Ausgewählter Auszug:
------

10/01 Bundes-Verfassungsgesetz (B-VG);
10/07 Verwaltungsgerichtshof;
20/01 Allgemeines bürgerliches Gesetzbuch (ABGB);
40/01 Verwaltungsverfahren;

Norm

ABGB §1332;
AVG §71 Abs1 Z1;
B-VG Art144 Abs1;
VwGG §26 Abs3;
VwGG §34 Abs1;
VwGG §46 Abs1;
VwGG §61;

Beachte

Miterledigung (miterledigt bzw zur gemeinsamen Entscheidung verbunden): 97/19/1721

Betreff

Der Verwaltungsgerichtshof hat durch den Vorsitzenden Senatspräsident Dr. Puck und die Hofräte Dr. Zens und Dr. Bayjones als Richter, im Beisein der Schriftführerin Mag. Winkler, 1.) über den Antrag des 1956 geborenen Z K in W, vertreten durch den zur Verfahrenshilfe beigegebenen Mag. Bert Ortner, Rechtsanwalt in 1010 Wien, Grillparzerstraße 7, auf Wiedereinsetzung in den vorigen Stand gegen die Versäumung der Frist zur Einbringung einer Beschwerde gegen den Bescheid des Bundesministers für Inneres vom 7. November 1996, Zl. 306.692/2-III/11/96, betreffend Aufenthaltsbewilligung,

2.) über die Beschwerde des Genannten gegen den zitierten Bescheid, den Beschluß gefaßt:

Spruch

1. Dem Antrag auf Wiedereinsetzung in den vorigen Stand wird nicht stattgegeben.

2. Die Beschwerde wird zurückgewiesen.

------

Einträge aus einem Datensatz
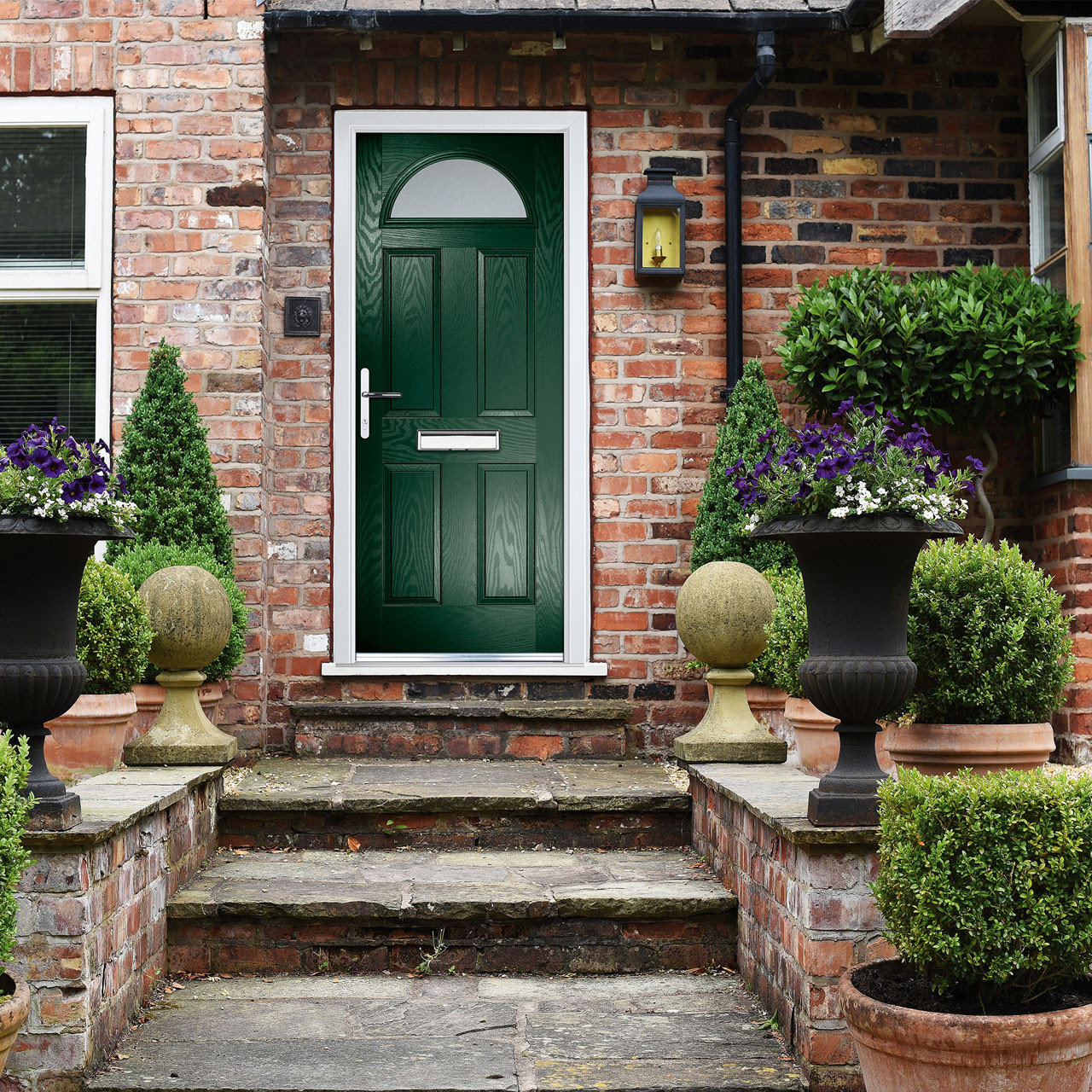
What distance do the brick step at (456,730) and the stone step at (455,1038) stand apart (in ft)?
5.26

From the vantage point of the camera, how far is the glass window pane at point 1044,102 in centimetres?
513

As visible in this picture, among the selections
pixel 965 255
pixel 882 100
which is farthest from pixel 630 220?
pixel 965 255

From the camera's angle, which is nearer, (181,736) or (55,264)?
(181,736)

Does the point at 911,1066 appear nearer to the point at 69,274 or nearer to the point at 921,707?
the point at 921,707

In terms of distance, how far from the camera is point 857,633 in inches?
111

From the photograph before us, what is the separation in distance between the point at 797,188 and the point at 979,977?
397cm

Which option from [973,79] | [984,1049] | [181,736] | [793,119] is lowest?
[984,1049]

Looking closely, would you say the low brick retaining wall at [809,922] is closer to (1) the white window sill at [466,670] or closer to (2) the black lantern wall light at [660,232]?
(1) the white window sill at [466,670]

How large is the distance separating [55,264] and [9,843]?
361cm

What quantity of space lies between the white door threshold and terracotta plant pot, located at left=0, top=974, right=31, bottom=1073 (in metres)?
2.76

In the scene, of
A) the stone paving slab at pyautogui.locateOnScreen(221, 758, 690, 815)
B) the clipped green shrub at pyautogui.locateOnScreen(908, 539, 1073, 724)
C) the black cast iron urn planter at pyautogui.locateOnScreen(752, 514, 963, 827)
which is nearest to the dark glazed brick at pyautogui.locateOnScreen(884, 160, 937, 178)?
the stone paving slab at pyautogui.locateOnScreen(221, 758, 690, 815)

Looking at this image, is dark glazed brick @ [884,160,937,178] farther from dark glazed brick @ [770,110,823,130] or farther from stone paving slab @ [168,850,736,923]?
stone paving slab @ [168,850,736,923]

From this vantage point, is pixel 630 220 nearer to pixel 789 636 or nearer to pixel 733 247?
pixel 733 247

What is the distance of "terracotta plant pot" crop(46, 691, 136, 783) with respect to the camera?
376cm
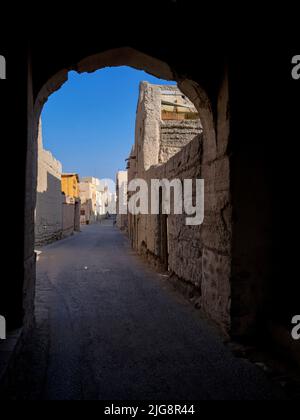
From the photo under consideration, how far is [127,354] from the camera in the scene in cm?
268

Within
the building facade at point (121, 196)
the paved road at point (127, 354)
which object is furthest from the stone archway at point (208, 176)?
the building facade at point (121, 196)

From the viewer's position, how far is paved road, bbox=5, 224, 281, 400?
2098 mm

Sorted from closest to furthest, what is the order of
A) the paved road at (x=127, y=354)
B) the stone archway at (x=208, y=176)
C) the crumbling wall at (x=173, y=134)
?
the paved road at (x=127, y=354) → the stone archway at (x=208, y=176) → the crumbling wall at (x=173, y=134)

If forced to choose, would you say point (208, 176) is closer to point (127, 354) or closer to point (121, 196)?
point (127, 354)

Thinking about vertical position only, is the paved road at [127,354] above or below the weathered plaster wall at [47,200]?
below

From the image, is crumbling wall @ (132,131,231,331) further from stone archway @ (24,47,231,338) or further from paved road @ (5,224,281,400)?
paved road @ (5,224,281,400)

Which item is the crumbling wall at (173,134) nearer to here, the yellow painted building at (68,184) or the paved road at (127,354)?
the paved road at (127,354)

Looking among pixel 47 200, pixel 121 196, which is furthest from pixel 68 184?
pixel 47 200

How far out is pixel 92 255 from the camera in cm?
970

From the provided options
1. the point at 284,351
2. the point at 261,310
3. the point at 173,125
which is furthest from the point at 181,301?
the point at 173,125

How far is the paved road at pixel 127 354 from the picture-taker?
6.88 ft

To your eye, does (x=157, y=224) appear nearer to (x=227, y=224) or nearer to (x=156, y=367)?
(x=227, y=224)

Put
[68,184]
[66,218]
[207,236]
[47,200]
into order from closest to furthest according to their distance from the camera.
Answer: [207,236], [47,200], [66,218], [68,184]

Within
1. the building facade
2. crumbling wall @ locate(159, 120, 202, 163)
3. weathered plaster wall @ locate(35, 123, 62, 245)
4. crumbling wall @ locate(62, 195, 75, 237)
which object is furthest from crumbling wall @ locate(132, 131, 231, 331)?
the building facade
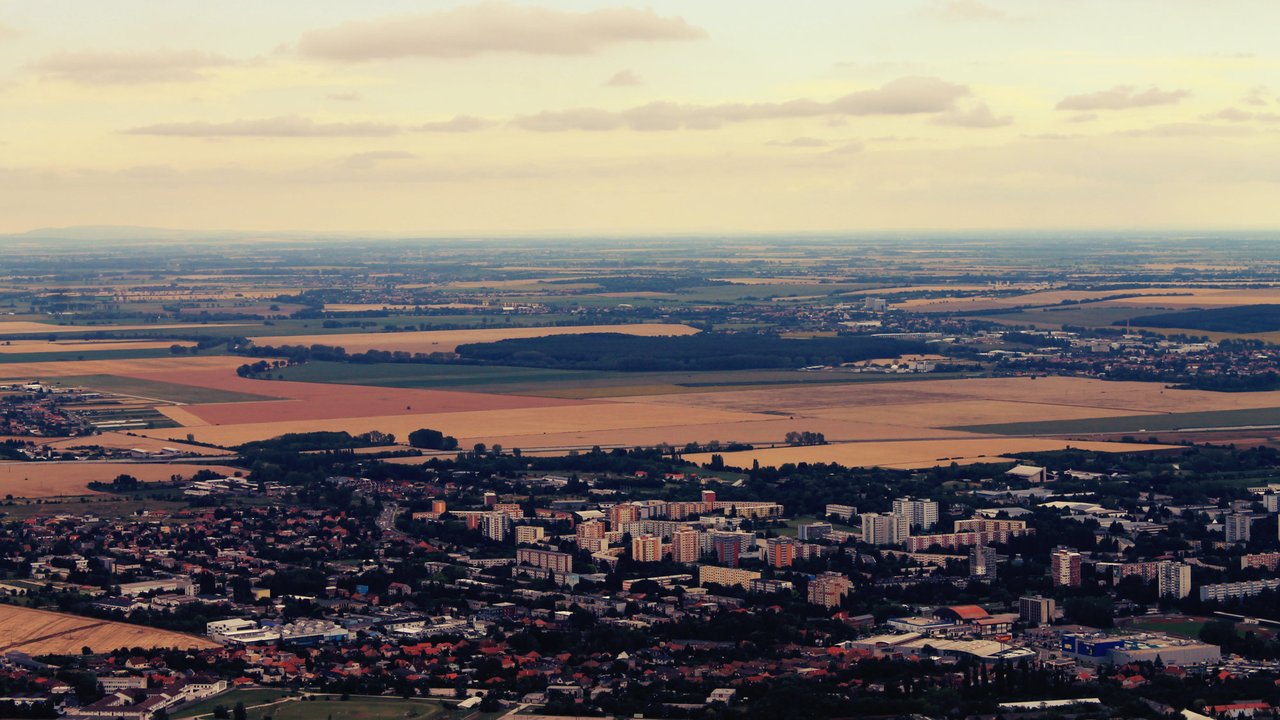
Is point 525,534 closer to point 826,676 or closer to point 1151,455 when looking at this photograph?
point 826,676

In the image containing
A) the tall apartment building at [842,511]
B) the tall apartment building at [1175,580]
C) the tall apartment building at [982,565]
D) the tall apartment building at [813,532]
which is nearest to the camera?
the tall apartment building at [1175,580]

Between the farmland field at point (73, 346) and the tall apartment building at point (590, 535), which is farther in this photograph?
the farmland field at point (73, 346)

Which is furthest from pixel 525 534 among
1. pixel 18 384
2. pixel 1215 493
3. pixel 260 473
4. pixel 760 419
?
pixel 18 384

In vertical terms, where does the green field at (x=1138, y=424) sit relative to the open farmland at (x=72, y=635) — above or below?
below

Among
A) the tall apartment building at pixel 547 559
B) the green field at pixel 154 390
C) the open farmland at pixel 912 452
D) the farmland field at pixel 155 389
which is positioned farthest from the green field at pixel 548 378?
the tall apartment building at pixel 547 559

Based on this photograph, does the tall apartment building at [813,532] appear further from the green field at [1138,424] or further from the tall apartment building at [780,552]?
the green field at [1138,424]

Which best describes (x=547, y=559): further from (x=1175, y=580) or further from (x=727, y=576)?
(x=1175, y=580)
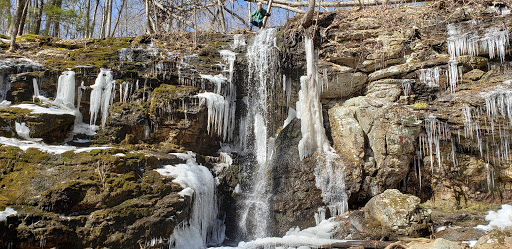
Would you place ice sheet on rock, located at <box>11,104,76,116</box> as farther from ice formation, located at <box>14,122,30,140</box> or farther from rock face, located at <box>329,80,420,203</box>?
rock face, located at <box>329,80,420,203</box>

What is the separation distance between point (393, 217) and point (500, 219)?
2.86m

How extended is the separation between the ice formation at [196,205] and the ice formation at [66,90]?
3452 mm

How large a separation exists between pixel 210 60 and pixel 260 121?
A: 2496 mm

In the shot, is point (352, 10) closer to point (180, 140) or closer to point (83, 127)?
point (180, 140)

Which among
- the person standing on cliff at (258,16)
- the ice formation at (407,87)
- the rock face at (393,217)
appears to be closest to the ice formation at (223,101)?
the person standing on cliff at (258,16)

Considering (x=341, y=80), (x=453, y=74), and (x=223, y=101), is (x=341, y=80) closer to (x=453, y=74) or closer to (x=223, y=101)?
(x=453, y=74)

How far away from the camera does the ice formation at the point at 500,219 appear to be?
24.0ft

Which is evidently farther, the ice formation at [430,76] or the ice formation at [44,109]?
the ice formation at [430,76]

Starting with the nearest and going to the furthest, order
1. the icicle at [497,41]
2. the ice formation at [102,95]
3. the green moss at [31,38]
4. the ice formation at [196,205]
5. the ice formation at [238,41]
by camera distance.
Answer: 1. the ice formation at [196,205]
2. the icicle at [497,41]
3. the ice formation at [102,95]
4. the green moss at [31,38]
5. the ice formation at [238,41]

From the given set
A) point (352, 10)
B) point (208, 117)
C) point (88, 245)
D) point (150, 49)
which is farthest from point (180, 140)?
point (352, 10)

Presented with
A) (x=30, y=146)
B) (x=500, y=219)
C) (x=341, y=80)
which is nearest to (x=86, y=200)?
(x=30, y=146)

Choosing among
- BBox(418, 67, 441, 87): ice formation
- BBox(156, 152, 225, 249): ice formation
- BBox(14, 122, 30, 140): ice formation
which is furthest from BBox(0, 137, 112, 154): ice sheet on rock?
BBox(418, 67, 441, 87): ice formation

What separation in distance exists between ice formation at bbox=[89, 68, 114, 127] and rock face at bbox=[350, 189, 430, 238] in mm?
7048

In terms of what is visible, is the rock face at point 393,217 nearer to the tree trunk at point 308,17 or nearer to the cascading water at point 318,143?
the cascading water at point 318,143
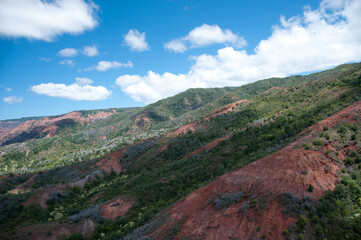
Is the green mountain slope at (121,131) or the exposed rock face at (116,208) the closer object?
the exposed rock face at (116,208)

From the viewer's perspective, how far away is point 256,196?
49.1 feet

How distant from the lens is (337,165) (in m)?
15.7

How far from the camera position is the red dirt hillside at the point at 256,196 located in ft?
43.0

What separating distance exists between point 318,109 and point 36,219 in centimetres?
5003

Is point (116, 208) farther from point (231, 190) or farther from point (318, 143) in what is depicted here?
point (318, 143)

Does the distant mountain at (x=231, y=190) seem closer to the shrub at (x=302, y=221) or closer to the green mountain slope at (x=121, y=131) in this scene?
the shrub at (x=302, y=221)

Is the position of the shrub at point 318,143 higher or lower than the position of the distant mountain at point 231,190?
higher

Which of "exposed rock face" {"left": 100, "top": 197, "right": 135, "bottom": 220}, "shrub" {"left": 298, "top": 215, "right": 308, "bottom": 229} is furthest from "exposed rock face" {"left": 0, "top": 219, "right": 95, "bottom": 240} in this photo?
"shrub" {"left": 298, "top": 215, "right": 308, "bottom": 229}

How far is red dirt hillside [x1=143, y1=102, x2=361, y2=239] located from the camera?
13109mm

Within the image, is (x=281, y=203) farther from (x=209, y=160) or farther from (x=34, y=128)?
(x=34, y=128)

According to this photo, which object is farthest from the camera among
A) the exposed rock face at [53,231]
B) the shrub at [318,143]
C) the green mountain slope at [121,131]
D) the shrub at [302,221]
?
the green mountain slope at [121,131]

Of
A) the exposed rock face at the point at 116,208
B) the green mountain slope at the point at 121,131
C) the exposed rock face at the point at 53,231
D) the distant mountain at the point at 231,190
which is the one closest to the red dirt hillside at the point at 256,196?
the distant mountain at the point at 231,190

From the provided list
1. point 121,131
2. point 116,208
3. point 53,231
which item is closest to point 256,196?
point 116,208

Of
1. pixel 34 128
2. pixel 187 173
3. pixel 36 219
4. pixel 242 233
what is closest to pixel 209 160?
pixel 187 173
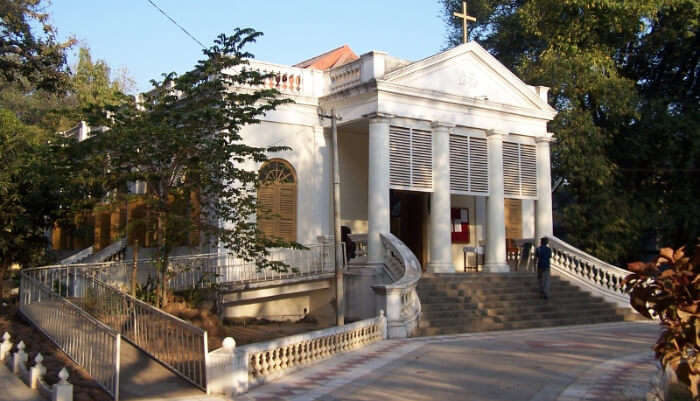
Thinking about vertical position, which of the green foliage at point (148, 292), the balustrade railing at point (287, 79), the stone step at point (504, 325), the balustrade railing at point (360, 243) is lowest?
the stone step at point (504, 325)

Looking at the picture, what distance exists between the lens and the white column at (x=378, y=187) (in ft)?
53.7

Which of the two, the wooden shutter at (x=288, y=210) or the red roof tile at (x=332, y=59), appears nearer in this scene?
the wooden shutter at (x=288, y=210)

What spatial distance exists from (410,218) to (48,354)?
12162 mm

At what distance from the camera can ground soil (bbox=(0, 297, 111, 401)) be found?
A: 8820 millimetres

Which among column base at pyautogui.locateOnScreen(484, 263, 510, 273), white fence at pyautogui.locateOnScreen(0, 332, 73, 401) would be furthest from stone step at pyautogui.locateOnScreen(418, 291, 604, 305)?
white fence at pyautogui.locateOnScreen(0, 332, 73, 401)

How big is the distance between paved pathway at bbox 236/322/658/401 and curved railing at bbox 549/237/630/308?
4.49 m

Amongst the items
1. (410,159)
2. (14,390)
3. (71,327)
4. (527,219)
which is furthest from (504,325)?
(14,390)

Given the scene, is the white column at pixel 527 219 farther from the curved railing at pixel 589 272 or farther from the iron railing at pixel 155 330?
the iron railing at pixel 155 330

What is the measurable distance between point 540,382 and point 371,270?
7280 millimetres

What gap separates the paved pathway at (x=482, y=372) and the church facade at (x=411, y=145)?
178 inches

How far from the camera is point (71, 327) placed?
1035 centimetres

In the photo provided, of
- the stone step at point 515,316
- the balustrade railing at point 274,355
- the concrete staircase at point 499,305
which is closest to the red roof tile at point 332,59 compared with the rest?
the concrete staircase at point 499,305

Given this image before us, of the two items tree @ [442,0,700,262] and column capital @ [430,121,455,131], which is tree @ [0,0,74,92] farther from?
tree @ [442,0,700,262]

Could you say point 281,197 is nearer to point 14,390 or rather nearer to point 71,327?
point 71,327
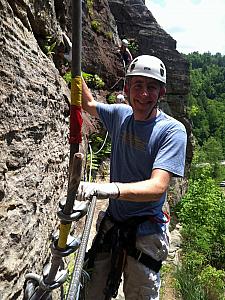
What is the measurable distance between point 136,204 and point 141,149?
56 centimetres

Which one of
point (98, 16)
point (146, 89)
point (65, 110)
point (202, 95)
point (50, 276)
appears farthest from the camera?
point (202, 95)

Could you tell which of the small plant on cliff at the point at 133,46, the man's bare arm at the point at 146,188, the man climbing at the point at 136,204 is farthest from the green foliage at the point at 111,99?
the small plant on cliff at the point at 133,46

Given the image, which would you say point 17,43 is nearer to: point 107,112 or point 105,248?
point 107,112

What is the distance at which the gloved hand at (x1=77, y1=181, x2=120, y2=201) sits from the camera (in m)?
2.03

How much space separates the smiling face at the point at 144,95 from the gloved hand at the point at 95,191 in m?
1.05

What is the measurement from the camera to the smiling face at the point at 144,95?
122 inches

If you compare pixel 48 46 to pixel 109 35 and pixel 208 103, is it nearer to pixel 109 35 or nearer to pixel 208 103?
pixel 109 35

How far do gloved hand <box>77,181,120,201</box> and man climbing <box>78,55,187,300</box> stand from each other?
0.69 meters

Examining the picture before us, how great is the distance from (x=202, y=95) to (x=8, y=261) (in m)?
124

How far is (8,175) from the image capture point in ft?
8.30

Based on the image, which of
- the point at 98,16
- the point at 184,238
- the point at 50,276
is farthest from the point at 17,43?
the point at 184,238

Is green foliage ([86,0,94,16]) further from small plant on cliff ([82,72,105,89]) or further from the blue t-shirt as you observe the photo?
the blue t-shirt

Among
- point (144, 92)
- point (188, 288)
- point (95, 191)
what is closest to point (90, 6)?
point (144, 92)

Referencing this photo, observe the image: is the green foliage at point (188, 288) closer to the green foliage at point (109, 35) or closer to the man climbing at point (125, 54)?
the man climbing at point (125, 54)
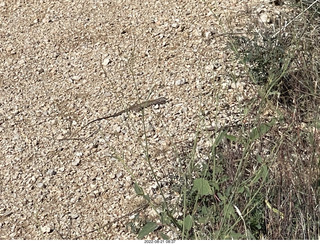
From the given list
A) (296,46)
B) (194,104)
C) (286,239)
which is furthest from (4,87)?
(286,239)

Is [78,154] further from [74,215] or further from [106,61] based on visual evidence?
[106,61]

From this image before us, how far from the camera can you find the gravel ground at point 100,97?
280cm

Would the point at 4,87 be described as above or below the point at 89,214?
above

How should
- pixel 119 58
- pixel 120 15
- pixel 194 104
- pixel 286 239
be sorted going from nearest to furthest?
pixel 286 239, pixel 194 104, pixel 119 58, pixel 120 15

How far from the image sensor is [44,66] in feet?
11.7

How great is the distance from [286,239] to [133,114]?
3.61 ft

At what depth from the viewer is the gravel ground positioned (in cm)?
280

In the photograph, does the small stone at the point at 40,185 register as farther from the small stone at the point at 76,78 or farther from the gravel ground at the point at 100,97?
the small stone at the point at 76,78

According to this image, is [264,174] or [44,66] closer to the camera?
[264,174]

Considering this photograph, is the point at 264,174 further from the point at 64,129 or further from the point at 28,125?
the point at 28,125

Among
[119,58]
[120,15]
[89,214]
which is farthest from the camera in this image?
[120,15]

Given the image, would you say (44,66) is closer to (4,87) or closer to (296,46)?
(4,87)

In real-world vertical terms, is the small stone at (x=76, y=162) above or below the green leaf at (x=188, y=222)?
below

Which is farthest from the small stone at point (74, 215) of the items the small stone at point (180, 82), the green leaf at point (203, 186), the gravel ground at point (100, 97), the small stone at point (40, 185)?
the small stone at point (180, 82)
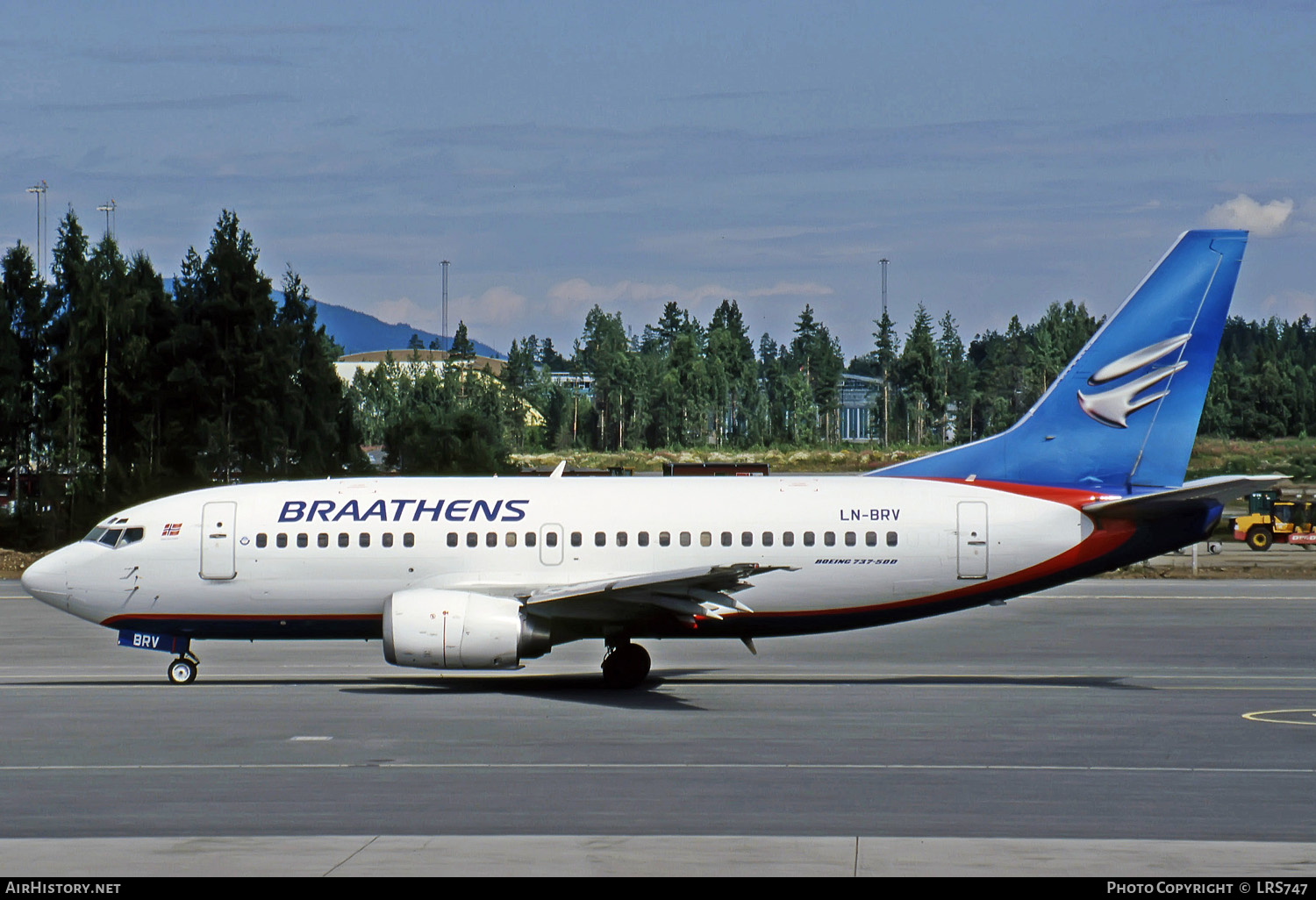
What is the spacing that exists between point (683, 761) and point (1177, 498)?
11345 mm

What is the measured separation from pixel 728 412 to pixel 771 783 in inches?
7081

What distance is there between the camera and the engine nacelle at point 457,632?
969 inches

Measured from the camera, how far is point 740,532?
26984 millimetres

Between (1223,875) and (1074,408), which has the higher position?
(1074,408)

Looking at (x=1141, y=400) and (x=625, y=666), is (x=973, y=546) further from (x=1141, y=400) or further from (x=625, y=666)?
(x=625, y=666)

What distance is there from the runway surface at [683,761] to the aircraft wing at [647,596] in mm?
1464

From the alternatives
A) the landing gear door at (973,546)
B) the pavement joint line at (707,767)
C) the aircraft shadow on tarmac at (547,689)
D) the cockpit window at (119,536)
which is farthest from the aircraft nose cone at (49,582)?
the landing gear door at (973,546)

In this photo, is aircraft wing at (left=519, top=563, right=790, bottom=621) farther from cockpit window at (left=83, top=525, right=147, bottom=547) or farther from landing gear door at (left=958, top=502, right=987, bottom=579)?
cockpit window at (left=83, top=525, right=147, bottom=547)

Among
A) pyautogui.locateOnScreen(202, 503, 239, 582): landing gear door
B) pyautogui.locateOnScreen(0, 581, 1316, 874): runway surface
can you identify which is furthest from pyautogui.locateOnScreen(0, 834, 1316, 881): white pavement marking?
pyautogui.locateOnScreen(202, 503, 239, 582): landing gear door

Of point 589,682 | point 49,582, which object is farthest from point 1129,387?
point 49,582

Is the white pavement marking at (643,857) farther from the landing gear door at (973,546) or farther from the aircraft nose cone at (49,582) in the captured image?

------

Aufgabe 1: Wie entschied der Verwaltungsgerichtshof laut dem Entscheidungsauszug über den Antrag auf Wiedereinsetzung in den vorigen Stand?
Aufgabe 2: Überarbeiten Sie im Entscheidungsauszug die Stelle, die bei „2.) über die“ beginnt und bei „wird nicht stattgegeben.“ endet, und ersetzen Sie darin „Beschluß“ durch „Beschluss“.
Stützen Sie sich ausschließlich auf den Entscheidungsauszug.

Lösung 1: Dem Antrag wurde nicht stattgegeben.

Lösung 2:
2.) über die Beschwerde des Genannten gegen den zitierten Bescheid, den Beschluss gefaßt:

Spruch

1. Dem Antrag auf Wiedereinsetzung in den vorigen Stand wird nicht stattgegeben.